DATA SHOWN =
##########

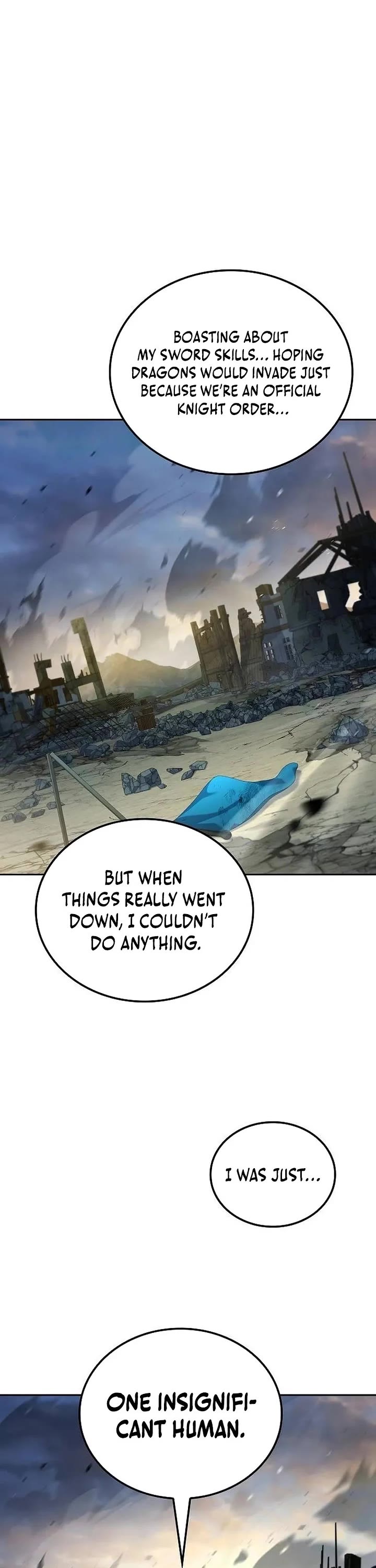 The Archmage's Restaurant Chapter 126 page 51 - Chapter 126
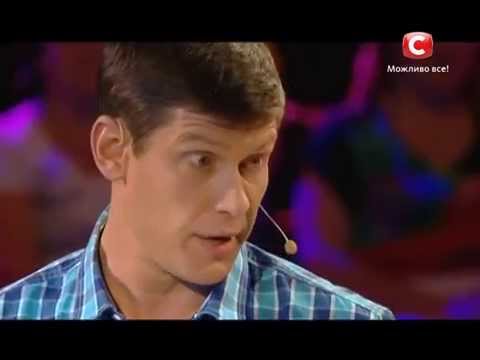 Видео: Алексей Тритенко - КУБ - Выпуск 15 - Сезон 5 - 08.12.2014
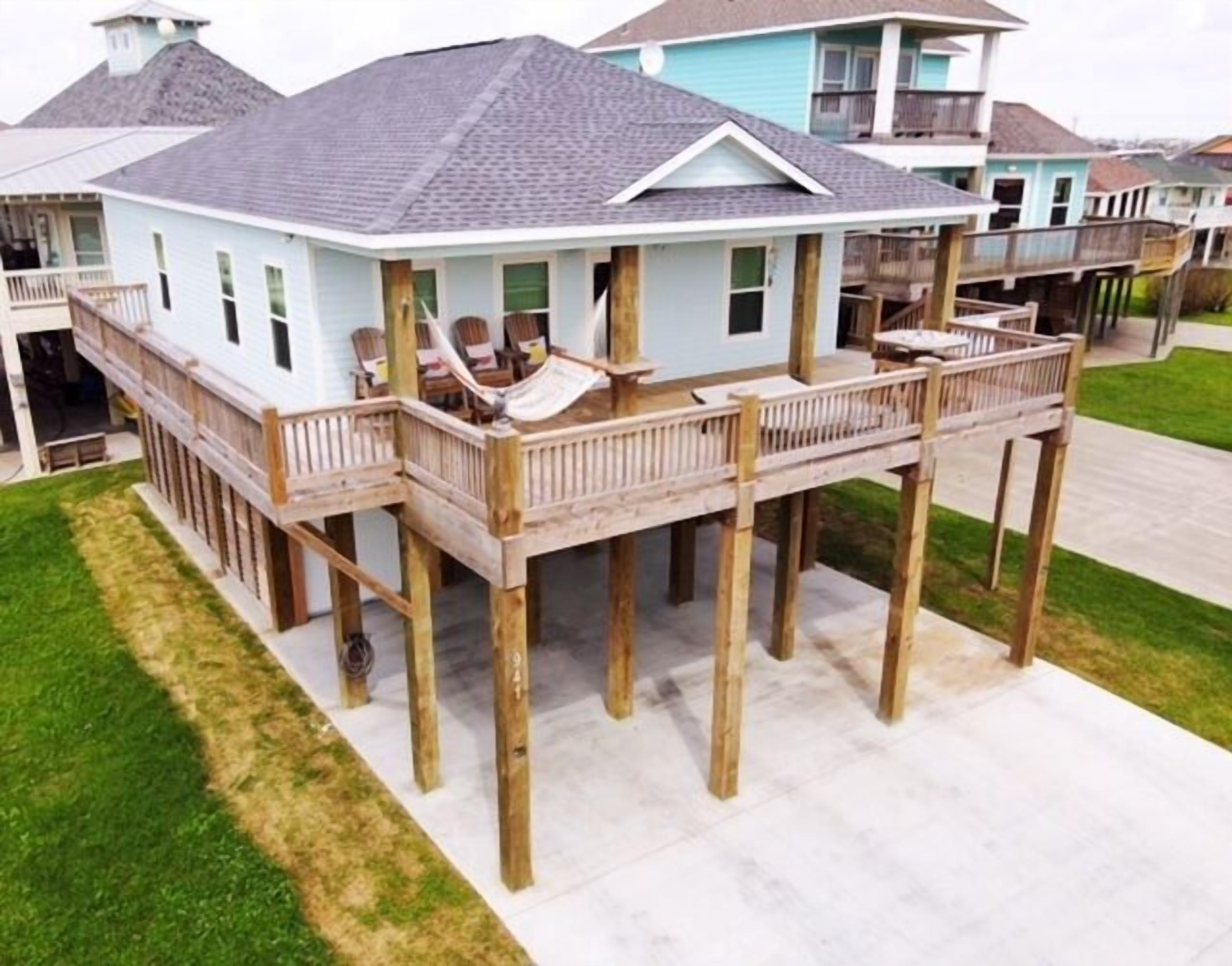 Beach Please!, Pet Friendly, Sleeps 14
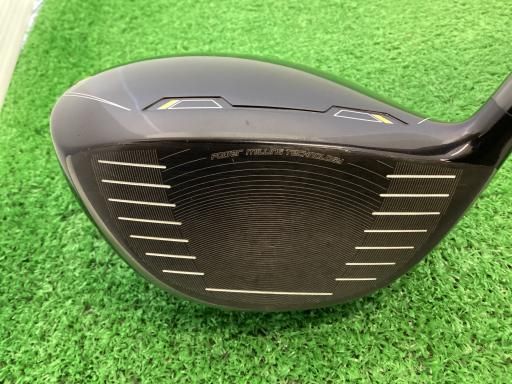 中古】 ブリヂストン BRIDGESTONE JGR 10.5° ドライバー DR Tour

##########

EXERCISE GOAL = The lines from the one containing "Видео: Алексей Тритенко" to the end of the material must be output exactly, both ends included; no picture may appear.

RESPONSE TO THIS EXERCISE =
 Видео: Алексей Тритенко - КУБ - Выпуск 15 - Сезон 5 - 08.12.2014
 Beach Please!, Pet Friendly, Sleeps 14
 中古】 ブリヂストン BRIDGESTONE JGR 10.5° ドライバー DR Tour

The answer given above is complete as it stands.